Toral says there's more to the story of her son, who she said had recently been working and living with relatives.
"I don't consider him homeless. I consider him a person struggling with drug addiction," Toral said.
She says her son's addiction began in his teens, when he was an avid skateboarder, so accomplished he got sponsorships.
"David was passionate about skateboarding, David had goals, David was an intelligent kid with a heart of gold," Toral said.
But he had at least four skateboarding accidents where he broke bones, she says, and each time was prescribed opioid painkillers.
"Doctors prescribed the pills... and he got addicted to them," Toral told NBC4.
She said his opioid addiction eventually lead to other drugs, including marijuana, heroin, and fentanyl.
She says David had a career in the entertainment business, attended family holiday gatherings like Christmas, and was living with his aunt in San Fernando, but continued to use drugs.
"It appeared that whenever he'd go on his 'addiction trips,' he wouldn't want to be around family, so he'd disappear," Toral said.
And that appears to have happened around Jan. 25, when he was spotted on a surveillance camera -- apparently high --on the sidewalk outside a friend's apartment on Burbank Blvd. near Noble Avenue in Sherman Oaks.
Around 11 a.m., apartment resident Heidi Kaufman told NBC4 she left the back entrance of her building to go for a walk, and saw something in the middle of the alley.
"I saw a big pile of blankets.
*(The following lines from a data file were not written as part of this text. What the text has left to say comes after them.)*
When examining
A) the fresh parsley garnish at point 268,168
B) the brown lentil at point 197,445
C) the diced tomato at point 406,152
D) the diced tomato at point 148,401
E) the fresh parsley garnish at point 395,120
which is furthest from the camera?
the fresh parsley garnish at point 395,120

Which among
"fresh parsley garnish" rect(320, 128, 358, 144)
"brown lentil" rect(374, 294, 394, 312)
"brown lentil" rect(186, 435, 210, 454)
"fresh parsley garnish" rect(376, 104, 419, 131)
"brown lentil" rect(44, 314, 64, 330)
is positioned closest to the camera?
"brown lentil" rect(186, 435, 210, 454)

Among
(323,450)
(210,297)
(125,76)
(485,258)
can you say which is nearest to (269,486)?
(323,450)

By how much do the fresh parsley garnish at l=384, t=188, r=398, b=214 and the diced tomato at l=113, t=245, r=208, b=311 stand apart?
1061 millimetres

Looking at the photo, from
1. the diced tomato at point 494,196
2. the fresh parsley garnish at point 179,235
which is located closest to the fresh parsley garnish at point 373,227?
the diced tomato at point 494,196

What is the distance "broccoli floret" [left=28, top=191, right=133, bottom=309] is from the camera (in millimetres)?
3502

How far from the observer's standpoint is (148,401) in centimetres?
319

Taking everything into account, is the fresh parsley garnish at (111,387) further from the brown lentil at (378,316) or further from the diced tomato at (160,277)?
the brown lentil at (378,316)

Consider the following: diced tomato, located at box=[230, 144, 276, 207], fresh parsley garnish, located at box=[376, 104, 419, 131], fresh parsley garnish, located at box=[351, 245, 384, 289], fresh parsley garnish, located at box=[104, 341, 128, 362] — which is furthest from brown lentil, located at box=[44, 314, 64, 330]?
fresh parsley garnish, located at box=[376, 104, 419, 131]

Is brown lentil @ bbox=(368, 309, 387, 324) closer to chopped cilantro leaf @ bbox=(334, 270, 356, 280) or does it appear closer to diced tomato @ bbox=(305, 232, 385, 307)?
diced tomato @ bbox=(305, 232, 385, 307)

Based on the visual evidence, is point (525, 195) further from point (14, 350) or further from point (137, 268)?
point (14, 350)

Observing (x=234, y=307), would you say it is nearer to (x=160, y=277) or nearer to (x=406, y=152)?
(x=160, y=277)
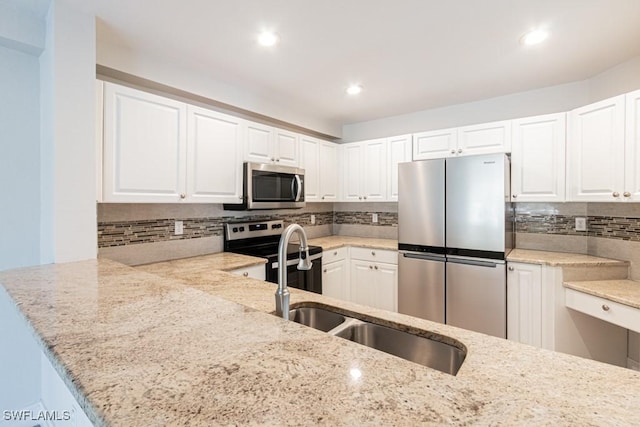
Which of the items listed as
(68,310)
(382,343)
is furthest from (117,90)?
(382,343)

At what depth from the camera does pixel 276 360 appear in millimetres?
674

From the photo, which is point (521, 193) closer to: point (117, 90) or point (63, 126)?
point (117, 90)

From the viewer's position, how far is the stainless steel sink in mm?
1051

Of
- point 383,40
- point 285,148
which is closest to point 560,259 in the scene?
point 383,40

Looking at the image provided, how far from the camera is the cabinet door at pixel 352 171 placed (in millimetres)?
3812

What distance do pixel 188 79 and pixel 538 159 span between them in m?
3.07

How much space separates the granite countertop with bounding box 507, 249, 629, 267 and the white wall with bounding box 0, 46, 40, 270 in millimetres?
3502

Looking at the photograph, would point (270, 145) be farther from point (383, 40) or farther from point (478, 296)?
point (478, 296)

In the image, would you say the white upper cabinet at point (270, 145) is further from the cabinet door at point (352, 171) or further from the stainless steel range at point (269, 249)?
the cabinet door at point (352, 171)

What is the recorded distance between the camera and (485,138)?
294 cm

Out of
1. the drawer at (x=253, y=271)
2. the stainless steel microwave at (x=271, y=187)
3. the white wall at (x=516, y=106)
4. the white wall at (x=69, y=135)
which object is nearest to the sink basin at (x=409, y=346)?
the drawer at (x=253, y=271)

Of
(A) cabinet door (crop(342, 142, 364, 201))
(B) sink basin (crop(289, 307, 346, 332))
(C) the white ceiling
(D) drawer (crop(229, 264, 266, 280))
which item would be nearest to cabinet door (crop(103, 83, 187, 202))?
(C) the white ceiling

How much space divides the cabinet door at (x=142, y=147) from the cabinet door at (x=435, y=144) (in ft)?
7.74

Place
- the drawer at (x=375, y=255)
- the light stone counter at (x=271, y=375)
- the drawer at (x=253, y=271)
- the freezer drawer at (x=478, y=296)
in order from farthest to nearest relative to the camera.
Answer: the drawer at (x=375, y=255), the freezer drawer at (x=478, y=296), the drawer at (x=253, y=271), the light stone counter at (x=271, y=375)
I had no idea it was a person," Kaufman said.
But 20 minutes later, two other neighbors were pulling out of their garage in the alley, and told NBC4 they saw David sitting on the ground.
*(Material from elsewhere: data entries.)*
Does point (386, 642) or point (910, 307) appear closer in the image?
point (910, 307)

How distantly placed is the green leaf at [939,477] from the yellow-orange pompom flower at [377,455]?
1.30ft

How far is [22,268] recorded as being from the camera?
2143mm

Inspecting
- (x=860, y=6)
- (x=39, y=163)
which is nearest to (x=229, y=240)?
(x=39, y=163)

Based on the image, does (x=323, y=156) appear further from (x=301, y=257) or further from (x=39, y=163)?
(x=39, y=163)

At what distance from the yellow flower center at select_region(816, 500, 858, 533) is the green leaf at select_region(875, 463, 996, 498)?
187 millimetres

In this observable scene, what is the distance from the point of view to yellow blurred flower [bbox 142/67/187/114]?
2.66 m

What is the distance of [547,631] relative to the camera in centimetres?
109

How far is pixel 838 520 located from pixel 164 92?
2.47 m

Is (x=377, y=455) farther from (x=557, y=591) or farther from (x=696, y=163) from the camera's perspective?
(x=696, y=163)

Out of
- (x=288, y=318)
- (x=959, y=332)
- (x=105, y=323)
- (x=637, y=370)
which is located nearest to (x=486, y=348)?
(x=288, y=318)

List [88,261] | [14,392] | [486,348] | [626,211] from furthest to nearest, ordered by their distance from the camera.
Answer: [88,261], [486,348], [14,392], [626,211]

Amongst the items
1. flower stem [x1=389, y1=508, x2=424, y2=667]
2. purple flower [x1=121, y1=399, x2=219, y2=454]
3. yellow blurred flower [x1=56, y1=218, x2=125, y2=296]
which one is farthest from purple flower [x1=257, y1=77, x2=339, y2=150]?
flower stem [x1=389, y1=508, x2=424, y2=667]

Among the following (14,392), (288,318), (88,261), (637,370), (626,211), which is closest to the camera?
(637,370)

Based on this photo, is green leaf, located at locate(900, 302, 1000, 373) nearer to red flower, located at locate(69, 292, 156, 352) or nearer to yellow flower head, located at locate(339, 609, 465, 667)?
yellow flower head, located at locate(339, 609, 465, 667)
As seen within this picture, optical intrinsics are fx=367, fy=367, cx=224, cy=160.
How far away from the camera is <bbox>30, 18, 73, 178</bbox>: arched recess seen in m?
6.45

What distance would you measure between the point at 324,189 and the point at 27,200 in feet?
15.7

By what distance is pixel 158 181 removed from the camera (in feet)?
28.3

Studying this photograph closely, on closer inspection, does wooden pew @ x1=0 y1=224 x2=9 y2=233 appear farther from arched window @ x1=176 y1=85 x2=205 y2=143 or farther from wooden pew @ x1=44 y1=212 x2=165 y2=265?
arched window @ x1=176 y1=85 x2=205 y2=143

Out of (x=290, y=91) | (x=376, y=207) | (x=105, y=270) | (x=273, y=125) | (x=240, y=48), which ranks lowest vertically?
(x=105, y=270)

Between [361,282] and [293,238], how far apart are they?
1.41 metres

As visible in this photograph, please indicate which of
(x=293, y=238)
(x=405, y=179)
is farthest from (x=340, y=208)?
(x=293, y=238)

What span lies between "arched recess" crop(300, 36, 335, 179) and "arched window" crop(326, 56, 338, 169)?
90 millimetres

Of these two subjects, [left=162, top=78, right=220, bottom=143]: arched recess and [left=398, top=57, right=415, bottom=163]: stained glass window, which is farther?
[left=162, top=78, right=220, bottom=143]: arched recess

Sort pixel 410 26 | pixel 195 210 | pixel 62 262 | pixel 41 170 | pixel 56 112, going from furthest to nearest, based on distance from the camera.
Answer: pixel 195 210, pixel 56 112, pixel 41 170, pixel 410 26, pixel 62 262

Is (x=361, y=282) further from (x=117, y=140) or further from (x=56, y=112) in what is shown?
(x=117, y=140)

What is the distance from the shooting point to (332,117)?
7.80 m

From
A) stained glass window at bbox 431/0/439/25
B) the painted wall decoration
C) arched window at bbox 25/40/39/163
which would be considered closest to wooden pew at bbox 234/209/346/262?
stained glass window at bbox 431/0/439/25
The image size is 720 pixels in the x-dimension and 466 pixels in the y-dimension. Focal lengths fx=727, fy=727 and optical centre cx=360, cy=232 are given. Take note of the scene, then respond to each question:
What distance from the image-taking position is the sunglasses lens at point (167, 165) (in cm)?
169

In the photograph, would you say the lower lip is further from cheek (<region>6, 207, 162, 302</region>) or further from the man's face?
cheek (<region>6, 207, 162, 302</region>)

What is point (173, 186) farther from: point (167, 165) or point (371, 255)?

"I could clearly see that it was a person," said Nora, who asked the I-Team not to use her full name. "I would think that anybody who would drive into the alley would see him," Nora added.
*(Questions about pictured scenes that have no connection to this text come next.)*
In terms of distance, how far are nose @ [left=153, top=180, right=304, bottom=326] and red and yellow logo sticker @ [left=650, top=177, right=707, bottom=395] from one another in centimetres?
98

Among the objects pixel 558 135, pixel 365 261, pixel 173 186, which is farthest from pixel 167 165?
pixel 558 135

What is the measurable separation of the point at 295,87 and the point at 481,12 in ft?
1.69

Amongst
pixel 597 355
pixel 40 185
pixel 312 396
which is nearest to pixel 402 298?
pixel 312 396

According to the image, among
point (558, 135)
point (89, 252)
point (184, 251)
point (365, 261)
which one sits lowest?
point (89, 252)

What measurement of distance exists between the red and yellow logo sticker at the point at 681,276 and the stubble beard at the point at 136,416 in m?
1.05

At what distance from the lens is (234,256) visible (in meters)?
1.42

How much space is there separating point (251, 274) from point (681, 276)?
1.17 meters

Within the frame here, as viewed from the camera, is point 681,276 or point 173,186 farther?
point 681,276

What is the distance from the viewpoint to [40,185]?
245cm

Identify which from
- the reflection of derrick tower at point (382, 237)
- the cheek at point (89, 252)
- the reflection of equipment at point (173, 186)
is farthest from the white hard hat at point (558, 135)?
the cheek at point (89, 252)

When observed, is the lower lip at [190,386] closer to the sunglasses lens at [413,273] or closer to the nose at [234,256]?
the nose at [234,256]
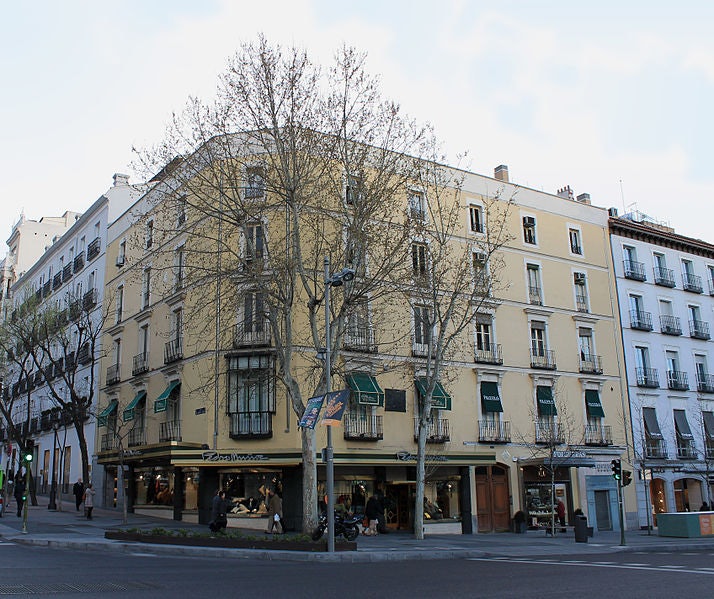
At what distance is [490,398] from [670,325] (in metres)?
15.6

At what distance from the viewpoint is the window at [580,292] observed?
130ft

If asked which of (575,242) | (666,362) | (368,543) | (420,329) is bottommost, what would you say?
(368,543)

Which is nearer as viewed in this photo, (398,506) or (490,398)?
(398,506)

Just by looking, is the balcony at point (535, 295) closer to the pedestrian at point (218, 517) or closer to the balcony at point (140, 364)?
the balcony at point (140, 364)

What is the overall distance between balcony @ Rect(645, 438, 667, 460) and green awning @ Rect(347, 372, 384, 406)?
59.0 ft

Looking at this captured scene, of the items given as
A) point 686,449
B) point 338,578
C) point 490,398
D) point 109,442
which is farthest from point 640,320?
point 338,578

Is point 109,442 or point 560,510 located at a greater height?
point 109,442

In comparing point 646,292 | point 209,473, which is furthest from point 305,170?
point 646,292

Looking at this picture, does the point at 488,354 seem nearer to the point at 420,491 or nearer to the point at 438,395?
the point at 438,395

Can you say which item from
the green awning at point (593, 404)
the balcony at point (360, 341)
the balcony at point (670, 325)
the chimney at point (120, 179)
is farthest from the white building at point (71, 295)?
the balcony at point (670, 325)

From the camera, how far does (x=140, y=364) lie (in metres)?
37.2

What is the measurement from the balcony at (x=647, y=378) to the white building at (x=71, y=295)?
29812 millimetres

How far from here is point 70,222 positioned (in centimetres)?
6806

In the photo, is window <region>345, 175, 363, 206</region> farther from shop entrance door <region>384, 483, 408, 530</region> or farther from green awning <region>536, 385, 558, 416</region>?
green awning <region>536, 385, 558, 416</region>
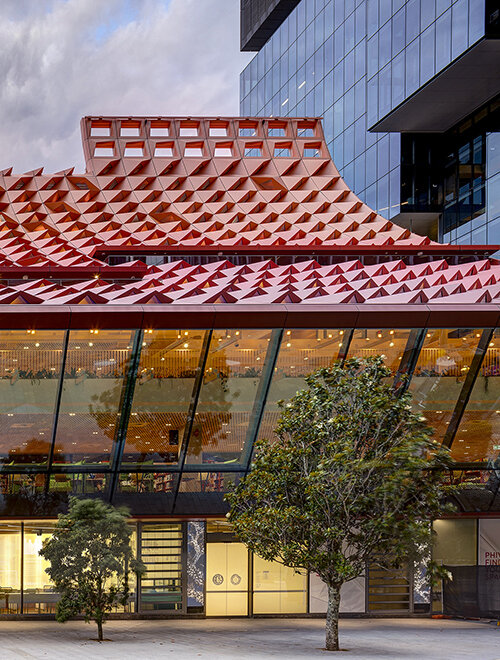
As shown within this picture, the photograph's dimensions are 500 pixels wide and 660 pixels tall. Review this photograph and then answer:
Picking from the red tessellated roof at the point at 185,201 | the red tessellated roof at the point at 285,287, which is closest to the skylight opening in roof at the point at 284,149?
the red tessellated roof at the point at 185,201

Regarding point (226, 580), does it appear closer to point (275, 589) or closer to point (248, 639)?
point (275, 589)

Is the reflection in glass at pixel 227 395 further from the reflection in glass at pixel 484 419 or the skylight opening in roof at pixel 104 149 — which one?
the skylight opening in roof at pixel 104 149

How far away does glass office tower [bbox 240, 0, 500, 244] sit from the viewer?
3781 cm

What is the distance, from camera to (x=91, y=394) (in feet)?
76.6

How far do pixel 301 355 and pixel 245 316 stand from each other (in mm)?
2026

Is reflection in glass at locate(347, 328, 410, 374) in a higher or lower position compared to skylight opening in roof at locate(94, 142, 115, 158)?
lower

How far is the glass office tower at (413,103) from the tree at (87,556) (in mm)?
24103

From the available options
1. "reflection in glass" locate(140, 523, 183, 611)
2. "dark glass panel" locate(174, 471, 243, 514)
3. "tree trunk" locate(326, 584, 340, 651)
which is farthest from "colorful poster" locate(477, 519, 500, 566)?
"reflection in glass" locate(140, 523, 183, 611)

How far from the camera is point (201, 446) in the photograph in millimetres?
24375

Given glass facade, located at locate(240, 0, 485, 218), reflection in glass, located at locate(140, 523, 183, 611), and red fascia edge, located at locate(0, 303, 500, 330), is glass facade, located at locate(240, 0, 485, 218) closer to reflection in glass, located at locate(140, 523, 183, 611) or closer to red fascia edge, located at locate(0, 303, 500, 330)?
red fascia edge, located at locate(0, 303, 500, 330)

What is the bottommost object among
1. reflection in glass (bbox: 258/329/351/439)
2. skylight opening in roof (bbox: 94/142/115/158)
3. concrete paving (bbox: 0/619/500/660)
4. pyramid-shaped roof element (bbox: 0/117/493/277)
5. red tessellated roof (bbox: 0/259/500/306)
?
concrete paving (bbox: 0/619/500/660)

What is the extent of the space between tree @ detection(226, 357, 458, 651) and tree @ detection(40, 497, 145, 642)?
10.9 ft

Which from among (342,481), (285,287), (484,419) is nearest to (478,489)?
(484,419)

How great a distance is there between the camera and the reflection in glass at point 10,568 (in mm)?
25328
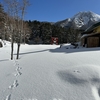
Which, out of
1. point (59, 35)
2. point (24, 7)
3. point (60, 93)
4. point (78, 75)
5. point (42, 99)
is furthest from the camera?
point (59, 35)

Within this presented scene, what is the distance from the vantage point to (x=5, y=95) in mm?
3928

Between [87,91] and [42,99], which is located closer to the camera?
[42,99]

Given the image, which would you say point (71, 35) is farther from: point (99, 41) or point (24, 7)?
point (24, 7)

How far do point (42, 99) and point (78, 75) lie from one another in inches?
74.7

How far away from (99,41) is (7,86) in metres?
14.3

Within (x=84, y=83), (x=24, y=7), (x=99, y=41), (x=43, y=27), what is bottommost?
(x=84, y=83)

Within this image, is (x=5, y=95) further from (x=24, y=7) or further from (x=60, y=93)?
(x=24, y=7)

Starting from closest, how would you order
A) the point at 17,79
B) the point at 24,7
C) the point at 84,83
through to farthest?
1. the point at 84,83
2. the point at 17,79
3. the point at 24,7

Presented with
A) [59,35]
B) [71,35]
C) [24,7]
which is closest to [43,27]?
[59,35]

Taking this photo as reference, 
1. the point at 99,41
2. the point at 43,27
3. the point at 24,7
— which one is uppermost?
the point at 43,27

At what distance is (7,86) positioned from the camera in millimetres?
4539

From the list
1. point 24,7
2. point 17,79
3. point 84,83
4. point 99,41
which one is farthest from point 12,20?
point 99,41

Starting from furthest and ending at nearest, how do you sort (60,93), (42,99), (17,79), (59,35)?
(59,35) → (17,79) → (60,93) → (42,99)

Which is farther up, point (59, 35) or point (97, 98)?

But an LA Sanitation truck backing into the alley to empty trash apparently didn't see David sitting on the ground and ran over him, even though the truck had five cameras on it -- including one in the front and one in the back, according to the Sanitation Department.
"I told the LAPD exactly what I saw," Nora told the I-Team, but says officers on the scene didn't take a statement from her.
The LAPD told NBC4 in an email, that it did interview two witnesses and the driver of the truck, who "provided a chemical sample...was not impaired...[and] there are no criminal charges anticipated."
The I-Team learned there have been at least five fatal accidents involving LA garbage trucks in the last decade, including one in December in San Pedro, where a trash truck hit and killed a pedestrian at Pacific Avenue and 13th Street.
And as the I-Team has previously reported, there have also been hit and runs involving LA trash trucks, such as one on LA's westside in 2021, where a Sanitation truck backed into a parked car, dented and scratched it, and drove off without reporting it. LA Sanitation says that driver is now in "the disciplinary process."
Toral now wants answers as to why that LA garbage truck hit and rolled over her son David in Sherman Oaks, in broad daylight.
"He was a human being, and no mother should have to bury their kids and nobody should have to go through the pain that I'm going through," Toral said.
The Sanitation Department says it can't comment on the status of the driver for privacy reasons, while the LAPD's investigation is ongoing.
Toral plans to file a wrongful death claim against the city of LA in the coming days.